L’oeuvre poétique d’Édouard Maunick a pris la forme de son destin. Il en était la trace vivante et l’intériorisait. Elle lui tenait lieu de tout. Et c’est à elle qu’il se vouait pour s’accomplir. S’il y a une magie de la poésie, c’est chez lui qu’elle se révèlera. Diplomate, il savait se libérer de sa charge afin de se couper du monde pour écrire, assurant le plus qu’il pouvait. Toute l’ardeur de cet être était récompensée par ses publications. La dispute savante, il l’avait bannie. Il savait faire régner un air d’urbanité, mais n’admettait ni les imbéciles, ni les empruntés. Il était spontané, et causeur prodigieux. Il charmait, fascinait ses interlocuteurs.
J'aimais sa poésie. J’aimais son univers et je souhaitais mieux le connaître. Hasard ou destin, j'en parlais un jour à un camarade qui fréquentait les mêmes séminaires que moi. Il avait déjà publié deux recueils chez lui. Discret et passionné, sans doute prenait-il plaisir à rencontrer d'autres gens d'univers différents. Il savait que j'étais marocain, et moi je persistais à croire qu'il était des Antilles. Il a corrigé cette méprise. Le sachant des Îles Maurice, j'ai voulu crâner un peu en lui disant que je connaissais Edouard Maunick. Mon ami me donna l’impression de mieux le connaître. Du coup, j'avais baissé d'un cran. Au fait, je l'avais croisé un jour à une réception que donnait le service culturel de l'Ambassade d'Irak. Je ne sais plus à quelle occasion. On avait échangé quelques mots. J'avais lu Les oiseaux du sang, et je me promettais de lire Les Manèges de la mer. Lors de cette soirée au 64 avenue Foch, il était sollicité de partout, et il tenait à rendre la politesse à tout le monde. J'avais réussi quand même à lui dire ce que je pensais de sa poésie.

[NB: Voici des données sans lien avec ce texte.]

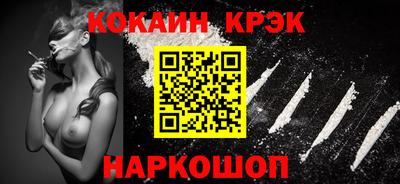 кокаин колумбия Пыть-Ях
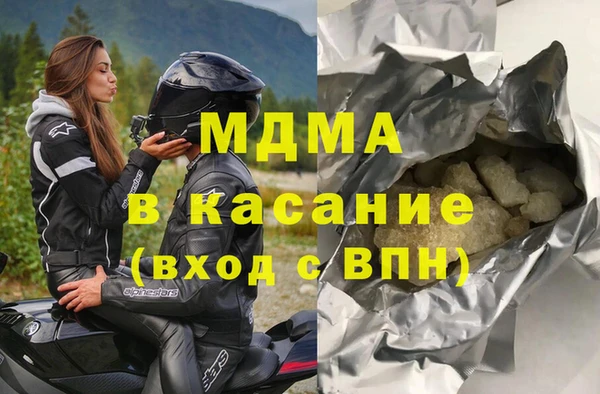 дистиллят марихуана Наволоки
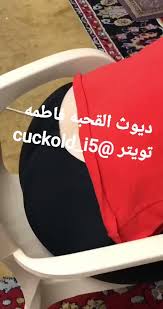 @cuckold_i5s video Tweet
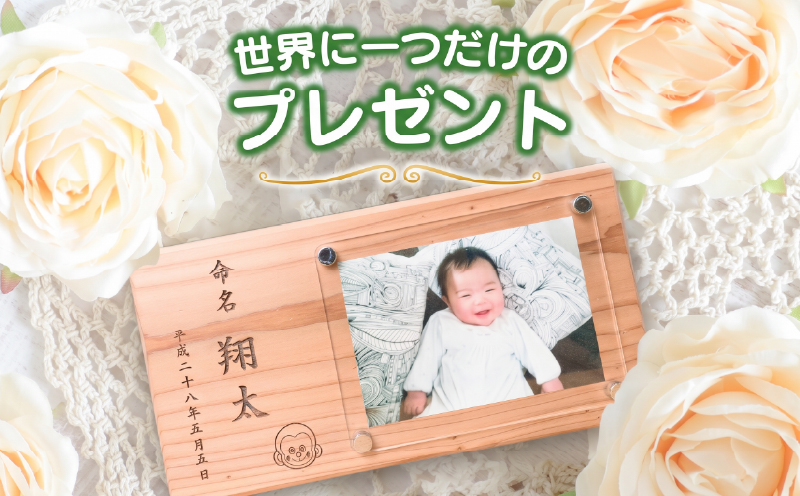 木製 置き型 命名額 雑貨 記念品 写真立て 日用品 国産 フォトフレーム インテリア 飫肥杉 新生児 男の子 女の子 メモリアル オーダーメイド プレート ベビー用品 オシャレ おすすめ お祝い 贈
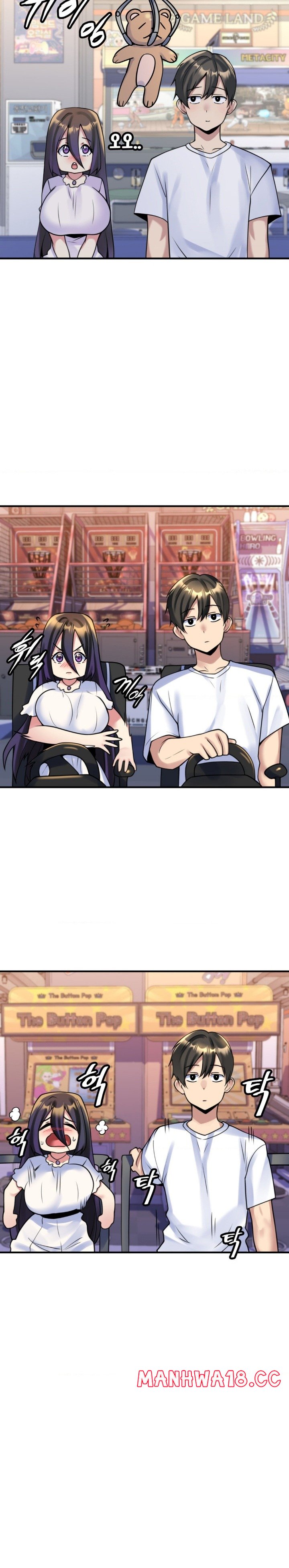 Rented Room Brides Raw Chapter 17 Page 15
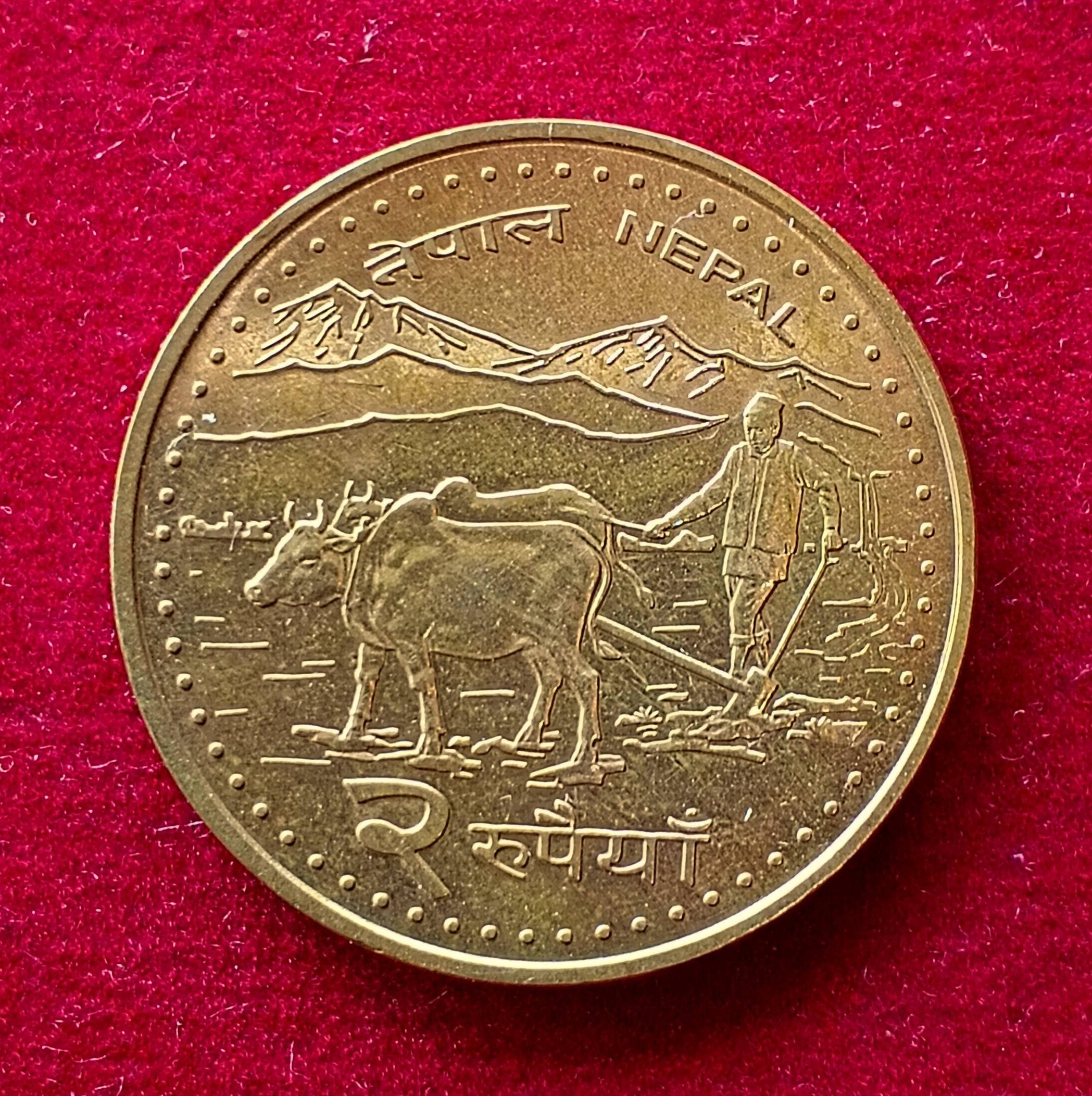 Nepal  2 Rupees – Monarchy 2063 (2006) Coin
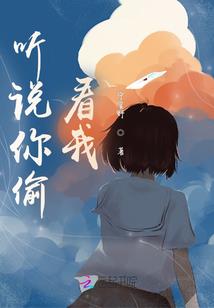 狂霸圣尊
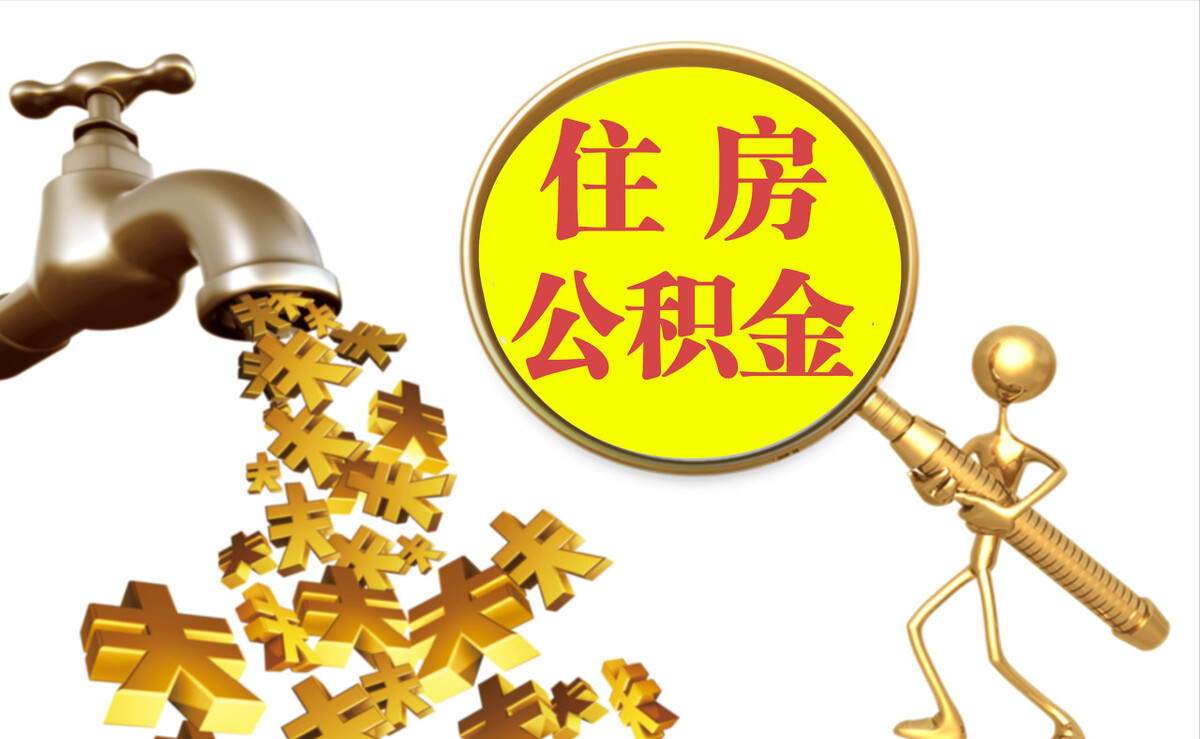 玛曲个人公积金提取代办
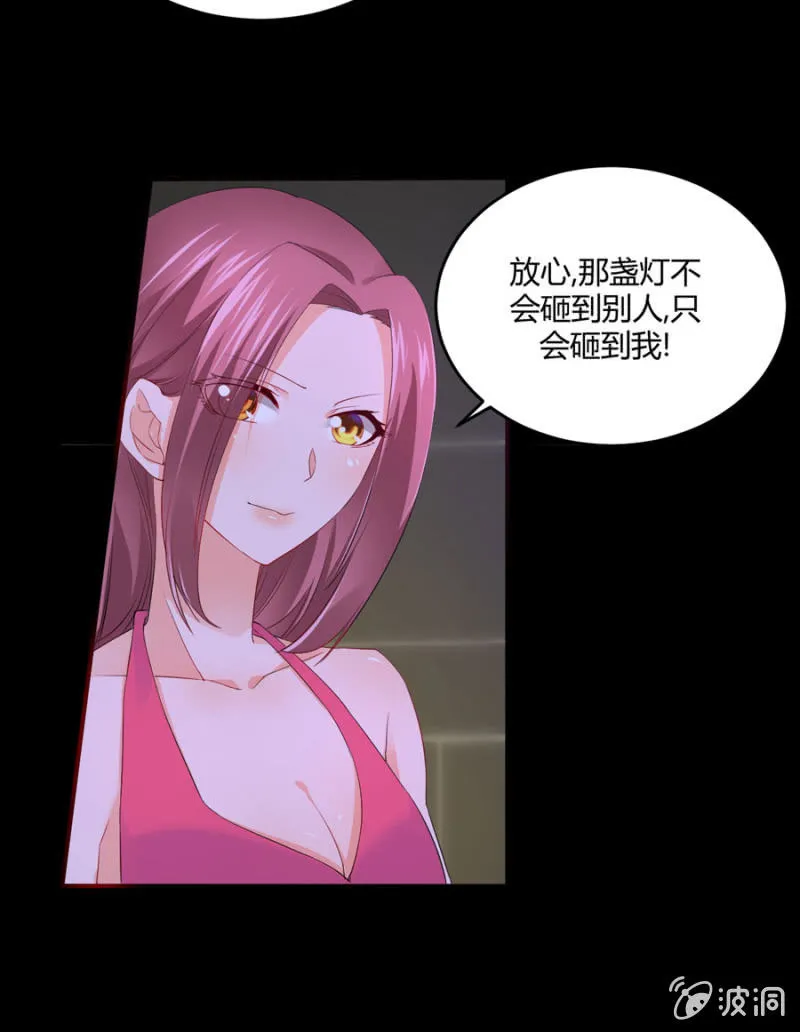 第121话 似曾相识 第25页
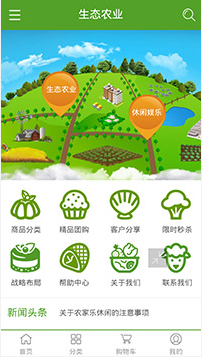 農業行業手機模板網站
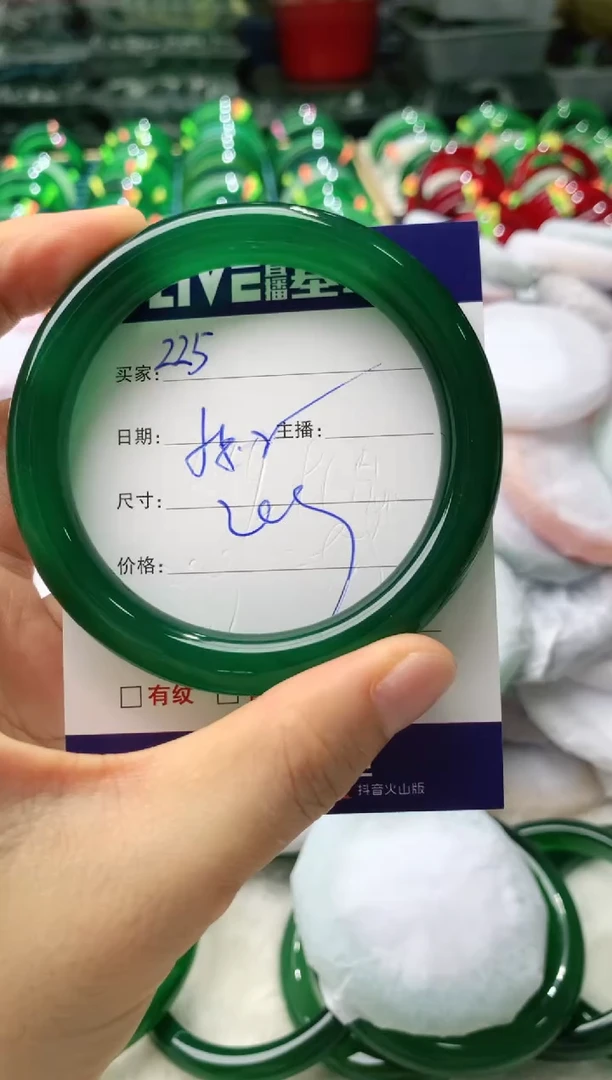玛瑙/玉髓手镯未镶嵌225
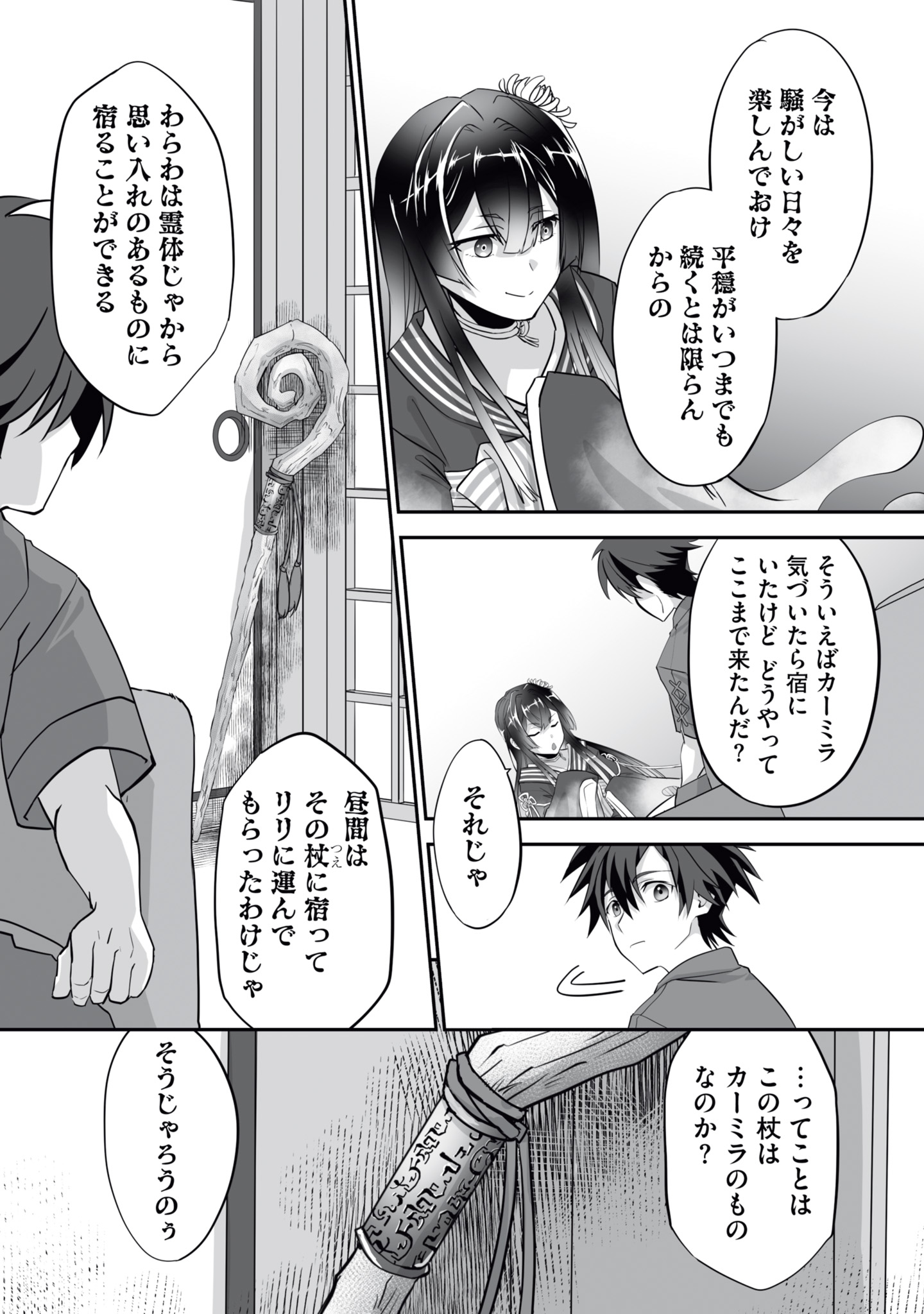Isshun de Chiryou Shiteita noni Yakudatazu to Tsuihou Sareta Tensai Chiyushi, Yami Healer to shite Tanoshiku Ikiru Chapter 14 20ページ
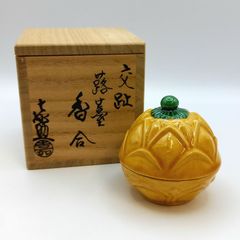 交趾花喰鳥香合 加賀瑞山 萬古焼 共箱 - メルカリ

-Ah il faut être prudent avec la poésie du simple fait qu’elle soit constamment aux prises avec le temps, me dit-il, avec un sourire qui découragerait les simplificateurs et leur ferait perdre leur assurance. Voici me semble-t-il un poète fort loin du rêveur. Dira-t-on que j’ai gardé de l’homme une bien bonne impression? Je le pense, sans m’efforcer à deviner la personne qui laissait échapper cette confidence derrière laquelle on peut déceler la joie procurée par l’exercice de la poésie.
Un jour, mon ami Louis me proposa de l'accompagner. Il avait, me dit-il, rendez-vous avec son éditeur dans une brasserie des Champs-Elysés. Cela nous changeait des troquets de Saint-Michel. Nous nous sommes installés en face de la grande baie vitrée. Louis ne perdait pas de vue la porte d’entrée. Il ne voulait pas être surpris par son éditeur qui était largement en retard sur l’heure fixée. La personne en question n'était pas Il me dit d'attendre un peu car le bonhomme était toujours en retard. Pour meubler l’attente, il sortit de sa veste un recueil de poésie: En mémoire du mémorable suivi de Jusqu'en terre Yoruba qu'Edouard Maunick venait de publier. Il me l’offrit séance tenante. Qu'elle fut ma surprise de voir le poète lui-même chercher du regard quelqu'un. C'est là que mon ami se leva, lui faisant signe. M. Maunick s'était empressé de s'excuser. Les présentations faites, il ne se souvenait pas que nous avions échangé quelques mots à l'Ambassade d'Irak. Il m'a prié de l'excuser car il voyait beaucoup de monde. Très courtois, très aimable, il parlait sans réserve de Paris et des relations qu'il avait avec quelques écrivains de la place. Il s'était montré d'une franchise rude. Mais derrière ses mots, on sentait une sensibilité qui le porta un moment au scrupule. Et puis, il s'était montré curieux de savoir ce que je faisais et comment je connaissais Louis. Ce fut, même courte, une très agréable rencontre. Ce qui m'avait surpris chez lui, c'est qu'il parlait comme il écrivait, avec une jouissance et une gourmandise jamais rencontrées chez quelqu’un. Au moment où il s'apprêtait de partir, j'ai eu le réflexe de lui demander de me dédicacer son dernier recueil que je sortis machinalement. Il s'est alors assis, prit son Mont-blanc, me demanda de lui redire mon nom, griffonna quelques lignes sur la page de garde. Ce n'était pas une banale dédicace, mais deux petits vers qu'il signa avec le sourire.
En dehors de ses petites propres, de sa valeur, sa poésie court encore sur son erre créole, offre un intérêt majeur, car elle illustre une évolution dans la poésie mauricienne depuis Robert Edward Hart, Malcolm de Chazal et Jean Fanchette.